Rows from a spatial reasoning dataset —
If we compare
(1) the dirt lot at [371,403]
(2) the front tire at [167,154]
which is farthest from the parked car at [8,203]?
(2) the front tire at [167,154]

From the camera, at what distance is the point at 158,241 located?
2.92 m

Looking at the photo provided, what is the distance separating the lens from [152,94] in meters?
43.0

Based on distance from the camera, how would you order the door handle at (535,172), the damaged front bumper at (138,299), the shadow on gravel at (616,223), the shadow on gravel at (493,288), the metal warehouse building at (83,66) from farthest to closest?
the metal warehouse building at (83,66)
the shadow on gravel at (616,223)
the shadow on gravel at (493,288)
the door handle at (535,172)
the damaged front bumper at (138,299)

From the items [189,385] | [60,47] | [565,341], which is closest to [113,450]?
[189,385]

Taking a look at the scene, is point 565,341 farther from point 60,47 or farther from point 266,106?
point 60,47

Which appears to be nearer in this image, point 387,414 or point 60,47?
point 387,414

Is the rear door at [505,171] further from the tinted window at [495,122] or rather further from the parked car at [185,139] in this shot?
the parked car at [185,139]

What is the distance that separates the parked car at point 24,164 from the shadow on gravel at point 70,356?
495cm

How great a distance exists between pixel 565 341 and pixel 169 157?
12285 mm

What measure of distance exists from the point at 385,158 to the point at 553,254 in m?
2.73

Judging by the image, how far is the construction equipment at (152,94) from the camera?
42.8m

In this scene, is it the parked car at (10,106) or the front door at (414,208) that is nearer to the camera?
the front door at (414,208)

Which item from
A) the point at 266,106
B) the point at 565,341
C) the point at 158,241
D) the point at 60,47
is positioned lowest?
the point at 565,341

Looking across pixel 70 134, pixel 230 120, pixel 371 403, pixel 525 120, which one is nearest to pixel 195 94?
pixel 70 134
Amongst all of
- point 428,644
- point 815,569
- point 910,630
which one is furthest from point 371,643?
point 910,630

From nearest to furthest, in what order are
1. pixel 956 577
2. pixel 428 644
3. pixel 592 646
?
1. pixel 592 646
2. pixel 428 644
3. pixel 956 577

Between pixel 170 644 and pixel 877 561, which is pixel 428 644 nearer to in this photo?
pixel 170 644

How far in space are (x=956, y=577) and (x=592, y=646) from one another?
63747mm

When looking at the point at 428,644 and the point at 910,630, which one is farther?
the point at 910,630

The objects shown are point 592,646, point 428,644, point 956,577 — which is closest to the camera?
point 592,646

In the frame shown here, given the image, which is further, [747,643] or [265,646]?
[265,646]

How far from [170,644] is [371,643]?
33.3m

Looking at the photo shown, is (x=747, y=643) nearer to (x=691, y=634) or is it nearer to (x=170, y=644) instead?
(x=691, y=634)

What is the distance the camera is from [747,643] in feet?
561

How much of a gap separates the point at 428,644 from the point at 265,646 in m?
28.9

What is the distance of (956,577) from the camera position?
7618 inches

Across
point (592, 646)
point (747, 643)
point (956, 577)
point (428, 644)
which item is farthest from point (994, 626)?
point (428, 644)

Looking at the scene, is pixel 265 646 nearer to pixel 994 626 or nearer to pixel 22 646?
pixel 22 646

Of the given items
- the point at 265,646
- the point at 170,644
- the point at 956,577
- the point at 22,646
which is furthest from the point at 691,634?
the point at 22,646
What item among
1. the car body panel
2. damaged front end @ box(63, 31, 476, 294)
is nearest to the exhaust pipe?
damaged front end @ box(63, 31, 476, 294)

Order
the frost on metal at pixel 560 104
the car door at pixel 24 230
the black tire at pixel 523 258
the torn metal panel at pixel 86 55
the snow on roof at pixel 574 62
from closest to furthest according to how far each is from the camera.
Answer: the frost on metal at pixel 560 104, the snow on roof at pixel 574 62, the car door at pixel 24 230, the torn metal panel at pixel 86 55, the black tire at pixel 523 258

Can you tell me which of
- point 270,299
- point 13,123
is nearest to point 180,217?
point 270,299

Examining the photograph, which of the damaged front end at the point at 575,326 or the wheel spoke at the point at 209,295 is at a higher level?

What is needed —
Set out every line of the entries above as a JSON list of strings, one string per line, and leave out the blank lines.

Task solution —
[
  "If we compare",
  "(1) the dirt lot at [371,403]",
  "(2) the front tire at [167,154]",
  "which is farthest from the parked car at [8,203]?",
  "(2) the front tire at [167,154]",
  "From the camera, at what distance is the point at 158,241 located?",
  "2.92 m",
  "Looking at the photo provided, what is the distance separating the lens from [152,94] in meters?",
  "43.0",
  "Based on distance from the camera, how would you order the door handle at (535,172), the damaged front bumper at (138,299), the shadow on gravel at (616,223), the shadow on gravel at (493,288), the metal warehouse building at (83,66) from farthest to closest?",
  "the metal warehouse building at (83,66)",
  "the shadow on gravel at (616,223)",
  "the shadow on gravel at (493,288)",
  "the door handle at (535,172)",
  "the damaged front bumper at (138,299)",
  "From the items [189,385] | [60,47] | [565,341], which is closest to [113,450]?",
  "[189,385]",
  "Taking a look at the scene, is point 565,341 farther from point 60,47 or farther from point 266,106?",
  "point 60,47",
  "Which appears to be nearer in this image, point 387,414 or point 60,47?",
  "point 387,414",
  "Is the rear door at [505,171] further from the tinted window at [495,122] or rather further from the parked car at [185,139] in this shot?",
  "the parked car at [185,139]",
  "What is the distance that separates the parked car at point 24,164 from the shadow on gravel at point 70,356?",
  "495cm",
  "How great a distance exists between pixel 565 341 and pixel 169 157?",
  "12285 mm",
  "What measure of distance exists from the point at 385,158 to the point at 553,254 in m?",
  "2.73",
  "Judging by the image, how far is the construction equipment at (152,94) from the camera?",
  "42.8m",
  "In this scene, is it the parked car at (10,106) or the front door at (414,208) that is nearer to the camera?",
  "the front door at (414,208)",
  "Which item from",
  "A) the point at 266,106",
  "B) the point at 565,341",
  "C) the point at 158,241",
  "D) the point at 60,47",
  "is positioned lowest?",
  "the point at 565,341",
  "Looking across pixel 70 134, pixel 230 120, pixel 371 403, pixel 525 120, which one is nearest to pixel 195 94?",
  "pixel 70 134",
  "Amongst all of",
  "- point 428,644",
  "- point 815,569",
  "- point 910,630",
  "which one is furthest from point 371,643?",
  "point 910,630",
  "From nearest to furthest, in what order are",
  "1. pixel 956 577",
  "2. pixel 428 644",
  "3. pixel 592 646",
  "?",
  "1. pixel 592 646",
  "2. pixel 428 644",
  "3. pixel 956 577",
  "Between pixel 170 644 and pixel 877 561, which is pixel 428 644 nearer to in this photo?",
  "pixel 170 644",
  "How far in space are (x=956, y=577) and (x=592, y=646) from one another?",
  "63747mm",
  "When looking at the point at 428,644 and the point at 910,630, which one is farther?",
  "the point at 910,630",
  "The objects shown are point 592,646, point 428,644, point 956,577 — which is closest to the camera?",
  "point 592,646",
  "In the frame shown here, given the image, which is further, [747,643] or [265,646]?",
  "[265,646]",
  "How far from [170,644] is [371,643]?",
  "33.3m",
  "Looking at the photo shown, is (x=747, y=643) nearer to (x=691, y=634) or is it nearer to (x=170, y=644) instead?",
  "(x=691, y=634)",
  "What is the distance the camera is from [747,643] in feet?",
  "561",
  "How much of a gap separates the point at 428,644 from the point at 265,646 in m?",
  "28.9",
  "What is the distance of (956,577) from the camera position?",
  "7618 inches",
  "Across",
  "point (592, 646)",
  "point (747, 643)",
  "point (956, 577)",
  "point (428, 644)",
  "which item is farthest from point (994, 626)?",
  "point (428, 644)",
  "Looking at the scene, is pixel 265 646 nearer to pixel 994 626 or nearer to pixel 22 646?",
  "pixel 22 646",
  "Of the given items",
  "- the point at 265,646",
  "- the point at 170,644",
  "- the point at 956,577",
  "- the point at 22,646",
  "which is furthest from the point at 691,634?",
  "the point at 22,646",
  "What item among",
  "1. the car body panel",
  "2. damaged front end @ box(63, 31, 476, 294)",
  "is nearest to the exhaust pipe?",
  "damaged front end @ box(63, 31, 476, 294)",
  "Order",
  "the frost on metal at pixel 560 104",
  "the car door at pixel 24 230",
  "the black tire at pixel 523 258",
  "the torn metal panel at pixel 86 55",
  "the snow on roof at pixel 574 62",
  "from closest to furthest according to how far each is from the camera.",
  "Answer: the frost on metal at pixel 560 104, the snow on roof at pixel 574 62, the car door at pixel 24 230, the torn metal panel at pixel 86 55, the black tire at pixel 523 258",
  "Can you tell me which of",
  "- point 270,299",
  "- point 13,123",
  "is nearest to point 180,217?",
  "point 270,299",
  "Examining the photograph, which of the damaged front end at the point at 575,326 or the wheel spoke at the point at 209,295 is at a higher level?"
]